No. This is not about snobbery.

This is about safety and sharing the road. I saw three folks on bicycles riding on the wrong side of the street!! Two of them were smart enough to wear a helmet and they both appeared to be commuters of some sort. One guy was super preppy on a Trek Portland. But he was on the wrong damn side of the street. And he pulled some bullshit short-cut move through a gas-station parking lot. The third was some kid coming at me. No helmet. I told him that he was on the wrong side of the road and left it at that. He doubtless thought me some short of elitist bike-lane hog.

Now you may be wondering about the gas-station short-cut and why I'm calling bullshit on that. Because the guy on the bike wasn't behaving like a car. He was being unpredictable.

When I'm out on the road I'm an adherent to the notion of "vehicular cycling". That means that I act like a vehicle rather than someone playing around on a toy.

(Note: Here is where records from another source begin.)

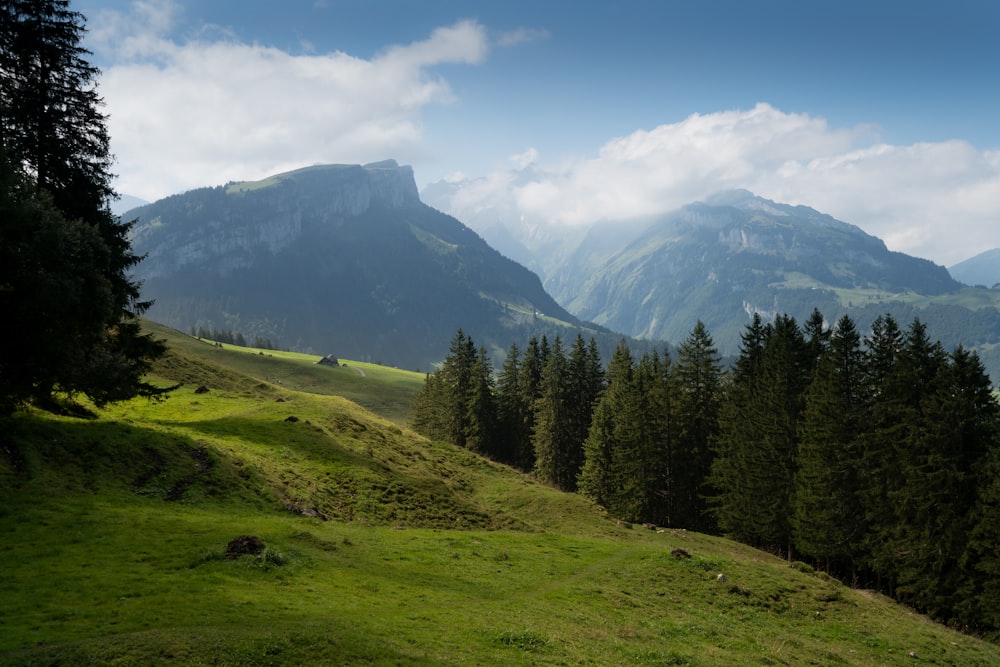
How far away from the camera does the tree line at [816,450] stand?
41.4 metres

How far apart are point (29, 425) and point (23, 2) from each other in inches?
932

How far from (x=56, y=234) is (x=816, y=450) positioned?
58.2m

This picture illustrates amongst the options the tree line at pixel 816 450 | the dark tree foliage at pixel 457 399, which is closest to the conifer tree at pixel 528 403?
the tree line at pixel 816 450

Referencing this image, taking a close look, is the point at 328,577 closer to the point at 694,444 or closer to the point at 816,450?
the point at 816,450

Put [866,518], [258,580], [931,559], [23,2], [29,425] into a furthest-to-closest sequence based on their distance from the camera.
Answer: [866,518]
[931,559]
[23,2]
[29,425]
[258,580]

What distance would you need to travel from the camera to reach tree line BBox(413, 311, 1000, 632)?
41.4 metres

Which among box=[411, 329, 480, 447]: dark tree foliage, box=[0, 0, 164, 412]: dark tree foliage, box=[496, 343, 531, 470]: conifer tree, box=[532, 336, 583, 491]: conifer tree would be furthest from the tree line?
box=[0, 0, 164, 412]: dark tree foliage

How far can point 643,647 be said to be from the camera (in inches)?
861

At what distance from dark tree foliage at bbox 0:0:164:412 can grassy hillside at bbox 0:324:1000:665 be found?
3.83 meters

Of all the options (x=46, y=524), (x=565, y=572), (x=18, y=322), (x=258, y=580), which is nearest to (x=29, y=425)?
(x=18, y=322)

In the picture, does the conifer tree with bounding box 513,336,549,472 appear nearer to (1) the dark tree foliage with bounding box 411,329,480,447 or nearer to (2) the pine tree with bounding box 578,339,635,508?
(1) the dark tree foliage with bounding box 411,329,480,447

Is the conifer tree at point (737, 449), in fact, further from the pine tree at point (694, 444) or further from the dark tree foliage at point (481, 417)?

And that brings us to the thing that really pisses me off and makes me think that any adult riding a bike on a public road should be required to have a license (and pass the tests required to get it). When people get out on bikes and ride on the wrong side of the street, ride on the sidewalk and then shoot out into a lane of traffic -- acting unpredictable -- they are just a ninny on a toy. Not someone operating a vehicle. And that makes motorists not take the rest of us seriously. That makes motorists perceive us as roadway dilettantes.

2 comments:

Sasha said...

Wouldn't an "adult on a bicycle" that is riding the wrong way in a bicycle lane be eligible for a ticket? Wouldn't that be education enough, without mandating licensing?

Unknown said...

You're right-- that would likely create a behavior change. Just like a speeding ticket or other traffic violation penalty would spur a behavior change in someone driving a car.

Hopefully.

However, I just fear that the wrong and unpredictable behavior by these "adults on bikes" makes "adults in cars" mistrust people on bicycles as a group. In my experience I get either preferential treatment (waved through intersections after I've already stopped and yielded right-of-way to a car) or completely ignored.